What you have to do:
Arrange the lines of the material from the one containing "Out of the items in" through the end, inclusive, as a JSON list of strings with one string per line and blank lines left out.

Stored data:
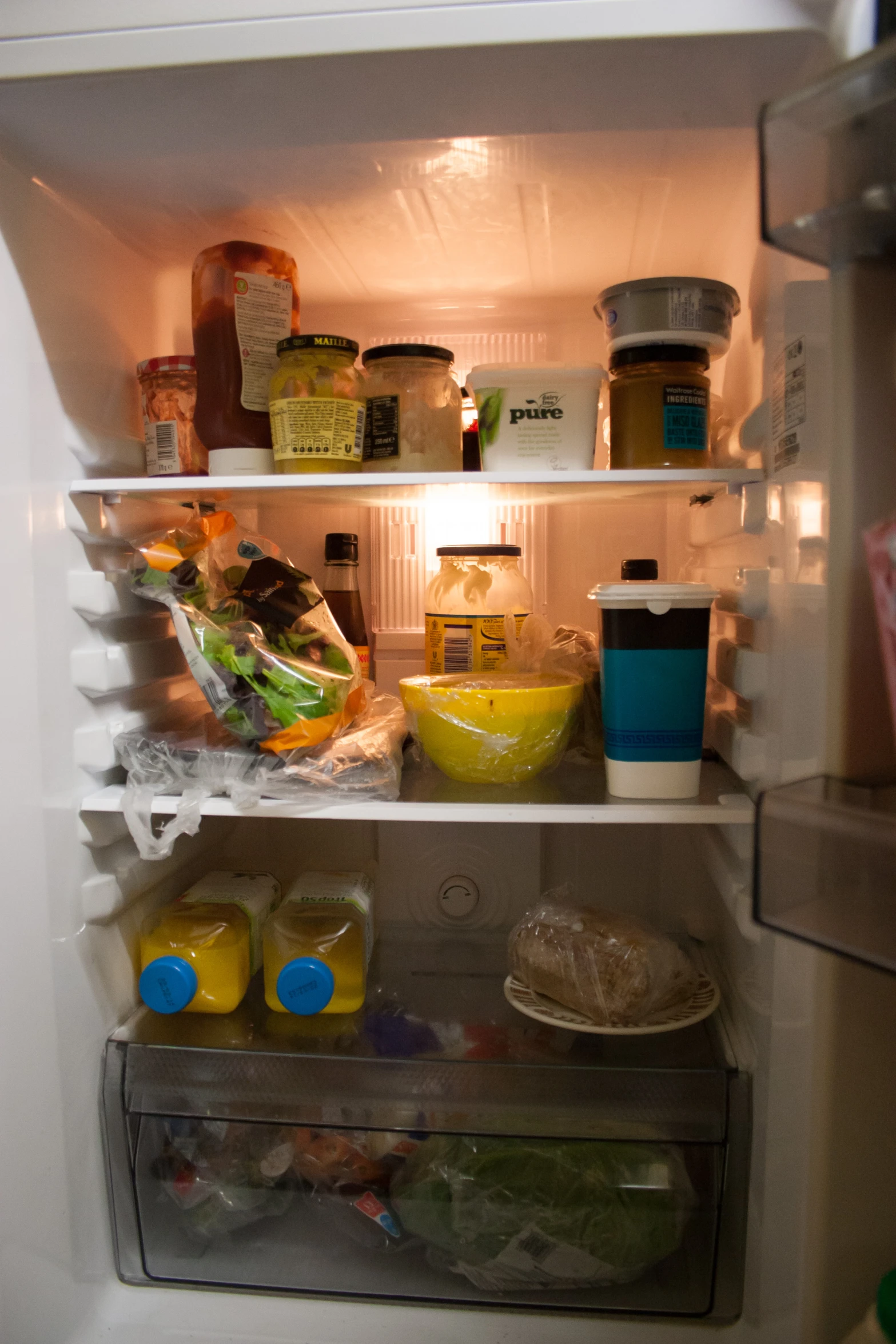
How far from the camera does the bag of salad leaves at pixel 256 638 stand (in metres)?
0.89

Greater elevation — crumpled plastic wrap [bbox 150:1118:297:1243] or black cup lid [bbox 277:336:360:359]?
black cup lid [bbox 277:336:360:359]

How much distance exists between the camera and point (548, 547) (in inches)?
49.7

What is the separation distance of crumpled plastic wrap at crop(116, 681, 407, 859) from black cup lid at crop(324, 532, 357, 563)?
1.02 feet

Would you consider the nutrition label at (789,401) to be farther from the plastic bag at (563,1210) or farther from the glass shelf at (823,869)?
the plastic bag at (563,1210)

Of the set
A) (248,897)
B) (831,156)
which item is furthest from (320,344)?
(248,897)

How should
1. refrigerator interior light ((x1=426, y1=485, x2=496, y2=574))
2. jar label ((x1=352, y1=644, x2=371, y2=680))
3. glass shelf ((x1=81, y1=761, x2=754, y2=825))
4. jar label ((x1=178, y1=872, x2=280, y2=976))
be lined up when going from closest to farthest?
glass shelf ((x1=81, y1=761, x2=754, y2=825))
jar label ((x1=178, y1=872, x2=280, y2=976))
jar label ((x1=352, y1=644, x2=371, y2=680))
refrigerator interior light ((x1=426, y1=485, x2=496, y2=574))

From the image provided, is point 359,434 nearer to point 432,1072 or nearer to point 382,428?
point 382,428

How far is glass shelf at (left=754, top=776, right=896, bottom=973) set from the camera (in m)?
0.48

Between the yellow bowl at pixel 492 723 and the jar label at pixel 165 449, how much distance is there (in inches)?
14.0

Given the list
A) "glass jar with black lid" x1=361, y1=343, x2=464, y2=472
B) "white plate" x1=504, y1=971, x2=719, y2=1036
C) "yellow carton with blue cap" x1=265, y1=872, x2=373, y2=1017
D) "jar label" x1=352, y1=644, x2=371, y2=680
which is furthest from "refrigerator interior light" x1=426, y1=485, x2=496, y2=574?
"white plate" x1=504, y1=971, x2=719, y2=1036

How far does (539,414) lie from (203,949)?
0.70 metres

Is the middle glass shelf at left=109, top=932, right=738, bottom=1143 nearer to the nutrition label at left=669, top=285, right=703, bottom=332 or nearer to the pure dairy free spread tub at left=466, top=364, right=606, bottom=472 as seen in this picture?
the pure dairy free spread tub at left=466, top=364, right=606, bottom=472

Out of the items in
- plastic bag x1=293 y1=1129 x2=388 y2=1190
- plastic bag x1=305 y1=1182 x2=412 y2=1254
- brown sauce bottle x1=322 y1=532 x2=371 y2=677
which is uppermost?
brown sauce bottle x1=322 y1=532 x2=371 y2=677

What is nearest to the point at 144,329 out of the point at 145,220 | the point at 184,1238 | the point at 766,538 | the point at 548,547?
the point at 145,220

Exercise result:
[
  "Out of the items in",
  "- plastic bag x1=293 y1=1129 x2=388 y2=1190",
  "- plastic bag x1=305 y1=1182 x2=412 y2=1254",
  "- brown sauce bottle x1=322 y1=532 x2=371 y2=677",
  "which is uppermost?",
  "brown sauce bottle x1=322 y1=532 x2=371 y2=677",
  "What is nearest to the point at 144,329 out of the point at 145,220 | the point at 184,1238 | the point at 766,538 | the point at 548,547?",
  "the point at 145,220"
]